Google readily acknowledges that it needs a coherent strategy. And at least for the moment, it seems to have one. It starts with Gmail, which is now both an email client and something of a Google-wide communication hub. Users can have Meet calls, respond to Chat messages, work in topic-focused Spaces and, of course, send email all from a single place. Because it's all unified under a single Google account, with a single system for setting status and getting notifications, Google's hoping that at the very least users will have to spend less time thinking about how many products Google has.

The tricky part for Google, Ahari said, is offering everything without being overly prescriptive. "We're not here to dictate what's the best way to collaborate," she said. "We're more of the belief that collaboration happens across these mediums. And we want to make it easy for everyone to choose the best medium for them." The team seems to see communication as a spectrum of timeliness and permanence: Email is permanent but not timely, Meet and Chat are timely but not permanent, Spaces is both timely and permanent. But every company, every team, is different, so Google sees its job as simply providing all the options in one place.

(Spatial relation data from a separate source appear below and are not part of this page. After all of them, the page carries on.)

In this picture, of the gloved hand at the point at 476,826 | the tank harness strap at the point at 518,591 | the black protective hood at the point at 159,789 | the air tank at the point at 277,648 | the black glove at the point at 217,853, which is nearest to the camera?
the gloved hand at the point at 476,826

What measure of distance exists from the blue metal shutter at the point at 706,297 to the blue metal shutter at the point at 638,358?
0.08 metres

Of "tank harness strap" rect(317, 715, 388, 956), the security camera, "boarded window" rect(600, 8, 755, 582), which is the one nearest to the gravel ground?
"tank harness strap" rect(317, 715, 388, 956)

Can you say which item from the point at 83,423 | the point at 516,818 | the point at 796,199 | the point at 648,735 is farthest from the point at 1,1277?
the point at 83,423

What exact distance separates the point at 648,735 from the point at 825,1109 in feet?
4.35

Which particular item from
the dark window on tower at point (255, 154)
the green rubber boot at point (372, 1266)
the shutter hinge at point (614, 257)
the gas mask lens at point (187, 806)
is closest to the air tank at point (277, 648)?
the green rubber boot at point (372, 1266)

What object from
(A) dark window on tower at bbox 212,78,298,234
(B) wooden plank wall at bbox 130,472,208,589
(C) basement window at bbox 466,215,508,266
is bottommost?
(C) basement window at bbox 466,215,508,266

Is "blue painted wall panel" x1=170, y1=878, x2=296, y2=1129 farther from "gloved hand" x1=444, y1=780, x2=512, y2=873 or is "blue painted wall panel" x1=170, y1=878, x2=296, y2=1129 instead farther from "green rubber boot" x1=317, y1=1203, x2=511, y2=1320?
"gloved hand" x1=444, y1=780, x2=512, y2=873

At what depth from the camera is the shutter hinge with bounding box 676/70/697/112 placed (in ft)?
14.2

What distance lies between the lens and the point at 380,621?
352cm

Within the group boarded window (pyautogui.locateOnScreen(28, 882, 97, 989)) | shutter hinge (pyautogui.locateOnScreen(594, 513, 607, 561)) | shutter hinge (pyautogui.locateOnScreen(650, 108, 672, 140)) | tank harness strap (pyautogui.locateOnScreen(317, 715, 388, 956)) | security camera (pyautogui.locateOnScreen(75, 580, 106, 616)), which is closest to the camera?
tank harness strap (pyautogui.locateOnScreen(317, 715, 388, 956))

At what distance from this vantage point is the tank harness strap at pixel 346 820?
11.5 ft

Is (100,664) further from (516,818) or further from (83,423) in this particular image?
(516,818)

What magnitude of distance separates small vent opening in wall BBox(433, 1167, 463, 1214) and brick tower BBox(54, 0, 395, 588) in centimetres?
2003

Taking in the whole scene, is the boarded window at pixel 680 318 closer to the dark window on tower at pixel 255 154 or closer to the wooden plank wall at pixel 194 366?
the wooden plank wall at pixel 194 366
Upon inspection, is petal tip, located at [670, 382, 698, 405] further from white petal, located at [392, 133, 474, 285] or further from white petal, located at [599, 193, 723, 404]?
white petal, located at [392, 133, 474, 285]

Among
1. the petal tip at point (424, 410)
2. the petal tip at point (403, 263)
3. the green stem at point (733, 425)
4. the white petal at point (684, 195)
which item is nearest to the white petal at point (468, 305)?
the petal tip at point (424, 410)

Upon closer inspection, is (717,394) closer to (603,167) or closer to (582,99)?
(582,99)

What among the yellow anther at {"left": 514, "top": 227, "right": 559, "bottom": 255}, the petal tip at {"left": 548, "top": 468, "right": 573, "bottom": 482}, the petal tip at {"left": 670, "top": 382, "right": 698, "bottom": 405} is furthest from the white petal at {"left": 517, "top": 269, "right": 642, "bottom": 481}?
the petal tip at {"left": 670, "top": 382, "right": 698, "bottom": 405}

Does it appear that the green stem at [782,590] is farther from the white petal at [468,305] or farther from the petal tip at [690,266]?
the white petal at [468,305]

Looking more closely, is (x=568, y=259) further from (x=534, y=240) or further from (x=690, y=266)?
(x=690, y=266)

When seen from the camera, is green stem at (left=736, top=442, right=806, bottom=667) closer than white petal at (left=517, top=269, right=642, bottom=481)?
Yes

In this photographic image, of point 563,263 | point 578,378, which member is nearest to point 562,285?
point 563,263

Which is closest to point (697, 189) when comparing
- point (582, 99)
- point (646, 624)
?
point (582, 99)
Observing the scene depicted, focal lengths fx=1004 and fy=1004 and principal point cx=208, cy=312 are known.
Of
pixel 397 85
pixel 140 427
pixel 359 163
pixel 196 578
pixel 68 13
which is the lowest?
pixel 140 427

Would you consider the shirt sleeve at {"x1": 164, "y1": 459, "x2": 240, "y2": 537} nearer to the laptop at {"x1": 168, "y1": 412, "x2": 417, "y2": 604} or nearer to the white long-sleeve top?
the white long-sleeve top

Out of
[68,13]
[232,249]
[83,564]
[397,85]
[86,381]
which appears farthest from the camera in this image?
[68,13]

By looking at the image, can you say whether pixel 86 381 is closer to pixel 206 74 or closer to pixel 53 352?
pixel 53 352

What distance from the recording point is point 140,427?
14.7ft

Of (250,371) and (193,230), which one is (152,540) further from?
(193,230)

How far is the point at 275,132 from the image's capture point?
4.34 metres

Working inside Google SpacesSpaces is Google's way of creating permanent, searchable chat a la Slack or Teams, but it exists inside of Gmail and Google Chat.Image: Google

That kind of flexibility is a running theme for the new era of Workspace. In an effort to make meetings more equitable for everyone, for instance, Google built a companion app for Meet so that everyone, even in the conference room, can participate in polls or share their video. It now offers a Workspace-wide status system that lets people quickly mark where they are and whether they're available. And Google's even opening up more access to third-party apps and integrations. "It's fine for people to have the habits they have," Soltero said. "We just have to kind of nudge them along … there's an elegance to doing this that actually connects them to the things Google is great at."

Google has been working on all this integration for the last year or so, as it takes Workspace from a collection of apps to a more unified, singular canvas. Users can work on spreadsheets inside of Gmail, or have Meet calls in the same tab as their slide deck. The most common criticism of the new-look Workspace is just that it's too many options, too many buttons, too much in one place. Google agrees. "I think one of the very first conversations we had when I joined," Ahari said, "was about the clutter." On a normal-sized laptop screen, there was just too much going on to be able to fully engage in any one thing. Ahari and her team focused on making it easy to quickly jump between things without making the interface overwhelming, and moving notifications out to the corner where they don't get in the way.

In general, Google faces the same broad challenge as every company making workplace software, which is that nobody knows anything. Soltero and Ahari both acknowledged that they don't know exactly how the future of work will work, and that there are likely to be a huge number of different ideas and experiments in the coming months both within Google and among its billions of users. Google, like so many others, is trying to make its tools simultaneously functional and flexible, able to adapt to every variation of hybrid and remote work without devolving into overwhelming chaos.

Few companies have a larger opportunity or responsibility in this space, though. Three billion users gives you a lot of sway over the future of just about anything. Soltero said he's spending his time thinking about access, security and making sure the future of work is both available for and optimized for everyone, no matter their situation. He has always said that one of the reasons he joined Google after a stint at Microsoft was because Google was so far ahead on helping people collaborate. With communication, he's playing catch-up. But he and Ahari seem to like their chances.